__Aim 1__:
Answer these about the patent text on ultra-thin optical elements:
(a) For beam manipulation of which kinds of radiation is the ultra-thin optical element suitable?
(b) What are so-called metalenses?
(c) What wavelength range is given for visible light?
__Aim 2__:
Carry on the patent text on ultra-thin optical elements from its last sentence.

ULTRA-THIN OPTICAL ELEMENTS AND PRODUCTION METHOD THEREOF

Description

TECHNICAL FIELD

The present invention describes a production method of an optical setup, comprising at least one mechanically robust freestanding ultra-thin optical element, using at least one thin film technique step and at least one mechanically robust freestanding ultra-thin optical element with an at least partly surrounding supporting frame, wherein the ultra-thin optical element is suitable for beam manipulation of visible light, infrared light and THz radiation.

STATE OF THE ART

Optical elements such as lenses are made of bulk, transparent materials. In contrast, so-called metalenses are flat surfaces etched with nanostructures that focus light like a standard lens. Similarly, flat surfaces with metallic micro- and nanostructures designed for the purpose (metasurfaces) are used to shape a light beam, e.g., into different beamlets, into a profile with flat intensity distribution, into a square beam shape, and many others. Such structures, prepared with at least one thin film technique step are defined as ultra-thin optical elements and are the aim of this invention.

Simple structures such as gratings or arrays of cross-hair elements serve as polarizers, low-pass, or bandpass wavelength filters. Metasurfaces thus are able to modulate the incoming beam (electric field) in polarization, intensity distribution (amplitude), in phase and also in propagation direction. The application range includes visible wavelengths (400-800 nm), and near to far-infrared wavelengths (>0.8 μm).

__Rows of spatial question data__:
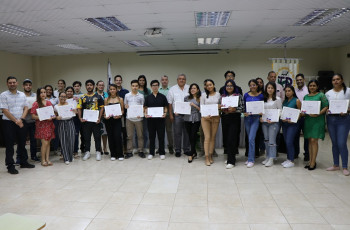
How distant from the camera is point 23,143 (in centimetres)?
441

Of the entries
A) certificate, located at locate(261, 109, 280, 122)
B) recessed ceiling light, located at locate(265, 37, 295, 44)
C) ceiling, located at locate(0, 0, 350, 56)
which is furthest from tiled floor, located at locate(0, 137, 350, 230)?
recessed ceiling light, located at locate(265, 37, 295, 44)

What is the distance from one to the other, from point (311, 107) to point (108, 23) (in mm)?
4473

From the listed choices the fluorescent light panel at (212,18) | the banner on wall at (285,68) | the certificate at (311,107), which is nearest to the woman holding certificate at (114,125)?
the fluorescent light panel at (212,18)

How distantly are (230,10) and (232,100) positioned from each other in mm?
1826

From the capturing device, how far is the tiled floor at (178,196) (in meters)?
2.57

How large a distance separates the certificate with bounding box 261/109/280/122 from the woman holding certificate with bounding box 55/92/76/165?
11.2 ft

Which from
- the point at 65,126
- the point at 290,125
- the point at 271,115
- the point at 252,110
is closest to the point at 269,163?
the point at 290,125

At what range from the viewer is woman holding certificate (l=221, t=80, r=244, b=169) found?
13.6 ft

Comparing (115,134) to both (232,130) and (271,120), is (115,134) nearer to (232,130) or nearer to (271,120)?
(232,130)

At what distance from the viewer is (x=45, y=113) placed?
4.38 meters

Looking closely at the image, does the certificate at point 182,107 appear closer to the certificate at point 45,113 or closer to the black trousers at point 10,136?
the certificate at point 45,113

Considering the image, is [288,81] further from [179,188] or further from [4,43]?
[4,43]

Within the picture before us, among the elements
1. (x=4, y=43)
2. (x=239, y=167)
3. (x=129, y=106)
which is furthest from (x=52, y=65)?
(x=239, y=167)

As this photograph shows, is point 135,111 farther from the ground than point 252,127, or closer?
farther from the ground
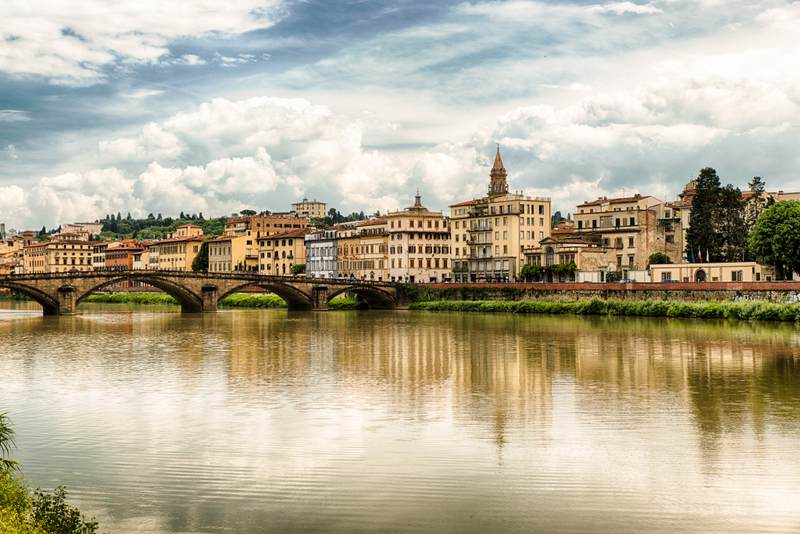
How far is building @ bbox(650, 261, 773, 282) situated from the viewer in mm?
79500

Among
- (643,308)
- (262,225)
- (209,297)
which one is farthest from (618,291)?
(262,225)

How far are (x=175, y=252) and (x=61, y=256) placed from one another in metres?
35.4

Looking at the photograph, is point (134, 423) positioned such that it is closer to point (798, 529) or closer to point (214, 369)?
point (214, 369)

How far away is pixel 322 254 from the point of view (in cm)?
13462

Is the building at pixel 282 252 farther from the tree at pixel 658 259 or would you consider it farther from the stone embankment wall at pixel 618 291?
the tree at pixel 658 259

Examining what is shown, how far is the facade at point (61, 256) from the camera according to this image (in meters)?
183

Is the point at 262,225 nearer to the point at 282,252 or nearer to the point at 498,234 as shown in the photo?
the point at 282,252

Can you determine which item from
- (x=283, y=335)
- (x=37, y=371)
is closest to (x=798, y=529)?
(x=37, y=371)

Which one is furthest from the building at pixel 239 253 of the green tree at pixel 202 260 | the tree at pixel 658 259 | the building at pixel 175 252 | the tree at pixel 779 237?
the tree at pixel 779 237

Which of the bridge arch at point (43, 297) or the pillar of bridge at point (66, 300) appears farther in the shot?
the pillar of bridge at point (66, 300)

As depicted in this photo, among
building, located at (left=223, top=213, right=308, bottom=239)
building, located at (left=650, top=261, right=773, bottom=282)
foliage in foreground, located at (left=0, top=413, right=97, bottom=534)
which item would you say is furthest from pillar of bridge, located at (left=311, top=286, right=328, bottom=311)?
foliage in foreground, located at (left=0, top=413, right=97, bottom=534)

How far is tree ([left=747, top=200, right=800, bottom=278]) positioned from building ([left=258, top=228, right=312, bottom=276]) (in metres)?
78.1

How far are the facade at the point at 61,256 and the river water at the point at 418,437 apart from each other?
147322 mm

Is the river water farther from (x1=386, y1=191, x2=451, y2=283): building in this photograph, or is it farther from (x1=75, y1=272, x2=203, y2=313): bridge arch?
(x1=386, y1=191, x2=451, y2=283): building
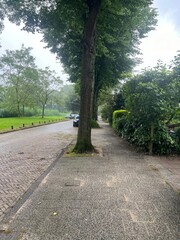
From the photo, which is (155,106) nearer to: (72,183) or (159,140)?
(159,140)

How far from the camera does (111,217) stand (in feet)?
11.9

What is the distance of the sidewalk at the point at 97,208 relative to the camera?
3.16 metres

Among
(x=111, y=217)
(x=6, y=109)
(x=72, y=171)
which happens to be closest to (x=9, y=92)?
(x=6, y=109)

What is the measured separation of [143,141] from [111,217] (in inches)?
232

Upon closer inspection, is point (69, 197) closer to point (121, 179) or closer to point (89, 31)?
point (121, 179)

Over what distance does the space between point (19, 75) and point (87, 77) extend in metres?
35.9

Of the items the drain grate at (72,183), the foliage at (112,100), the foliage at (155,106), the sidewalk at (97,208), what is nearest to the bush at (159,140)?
the foliage at (155,106)

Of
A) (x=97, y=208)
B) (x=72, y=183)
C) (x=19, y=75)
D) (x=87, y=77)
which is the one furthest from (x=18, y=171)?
(x=19, y=75)

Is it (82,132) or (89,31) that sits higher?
(89,31)

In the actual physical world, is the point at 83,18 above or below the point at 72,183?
above

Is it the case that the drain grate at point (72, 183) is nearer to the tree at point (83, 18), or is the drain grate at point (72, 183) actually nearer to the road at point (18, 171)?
the road at point (18, 171)

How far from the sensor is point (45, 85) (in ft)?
153

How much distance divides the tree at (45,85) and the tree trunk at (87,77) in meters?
37.7

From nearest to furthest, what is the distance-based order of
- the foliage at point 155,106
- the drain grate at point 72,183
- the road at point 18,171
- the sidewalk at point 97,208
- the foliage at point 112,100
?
the sidewalk at point 97,208 → the road at point 18,171 → the drain grate at point 72,183 → the foliage at point 155,106 → the foliage at point 112,100
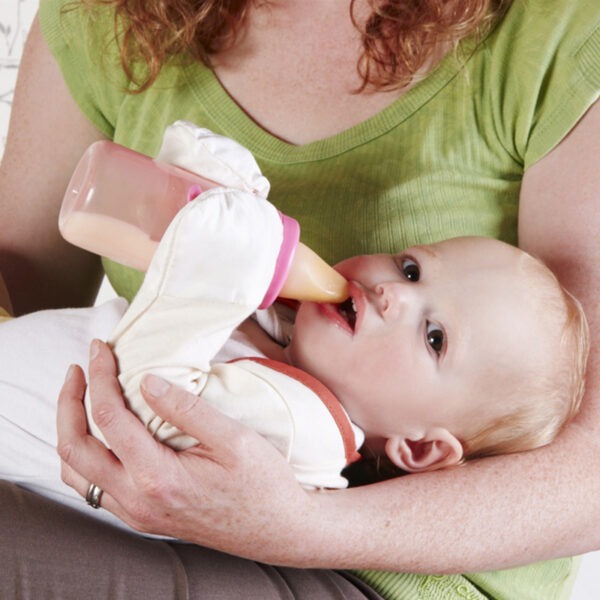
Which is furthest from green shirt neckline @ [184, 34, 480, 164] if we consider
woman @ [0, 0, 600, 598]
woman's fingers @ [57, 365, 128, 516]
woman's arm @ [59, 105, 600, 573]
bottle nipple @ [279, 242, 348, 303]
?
woman's fingers @ [57, 365, 128, 516]

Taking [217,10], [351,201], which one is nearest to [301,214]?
[351,201]

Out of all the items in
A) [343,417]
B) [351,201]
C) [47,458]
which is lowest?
[47,458]

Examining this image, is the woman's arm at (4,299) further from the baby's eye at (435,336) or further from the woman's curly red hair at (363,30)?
the baby's eye at (435,336)

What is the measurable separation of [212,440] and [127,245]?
0.66 ft

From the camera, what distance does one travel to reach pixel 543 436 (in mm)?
1090

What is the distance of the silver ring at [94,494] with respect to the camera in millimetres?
1005

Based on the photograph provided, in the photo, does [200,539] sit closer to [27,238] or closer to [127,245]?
[127,245]

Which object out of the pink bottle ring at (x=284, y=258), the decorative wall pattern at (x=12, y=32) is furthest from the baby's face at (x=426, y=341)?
the decorative wall pattern at (x=12, y=32)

__Expected output 1__:
(a) Visible light, infrared light and THz radiation.
(b) Flat surfaces etched with nanostructures that focus light like a standard lens.
(c) 400-800 nm.

__Expected output 2__:
We focus on the state of the art in the THz regime, as the project at hand is on THz bandpass filters. Ultra-thin optical elements based on metallic micro- and nanostructures with or without substrate—such as filters, polarizers, metalenses—are commonly available. Many commercial products are fabricated from metallic foils, meshes, or wire grids. They are unprotected and are prone to damage upon handling. They are delivered in sealed containers, but, typically, the warranty is voided when the container is opened (see e.g. Tydex, http://www.tydexoptics.com).

In Opt Exp 25 (2017) 25125 an Aluminum foil with a thickness of 10 μm was laser machined, forming an ultra-thin optical element. Such unprotected freestanding metal foils are not damage tolerant and extremely difficult to handle in a laboratory and industrial environment.

There are thin-film polarizers forming ultra-thin optical elements available based on an array of metal stripes on polymer membranes. (e.g. Microtech). However, they are also not protected. The array of metal stripes is fabricated using an ultrafast laser micromachining technique. However, laser machining is limited in lateral resolution, has an insufficient structure quality, and is based on thick metal films. Other vendors deliver a pair of protective windows to sandwich the optical element, and mount it inside a metallic housing. This is making the element heavy and clumsy, (see e.g. Microtech, http://www.mtinstruments.com/thzpolarizers/index.htm).

Production designs for ultra-thin optical elements do exist that feature protective layers on both sides of the optical element, or stabilizing frames around it, but they are complex and expensive.

The state-of-the-art of materials for and fabrication of THz metasurfaces on polymers has recently been reviewed in Adv. Optical Mater. 8 (2020) 1900750. The state-of-the-art fabrication process (their FIG. 2) consists of

• • (1) spin-coating PMMA on a supporting substrate (Si wafer) and dehydrating at 120° C., subsequent
  • (2) direct spin-coating COC (Cyclic olefin copolymer) on the PMMA/Si wafer, before
  • (3) patterning and deposition of Au structures. For protecting the structure the article uses wafer bonding of a freestanding COC film obtained
  • (4) by the same process steps 1-2,
  • (5) released by dissolving the PMMA sacrificial layer and
  • (6) attached to a PDMS-coated Si wafer.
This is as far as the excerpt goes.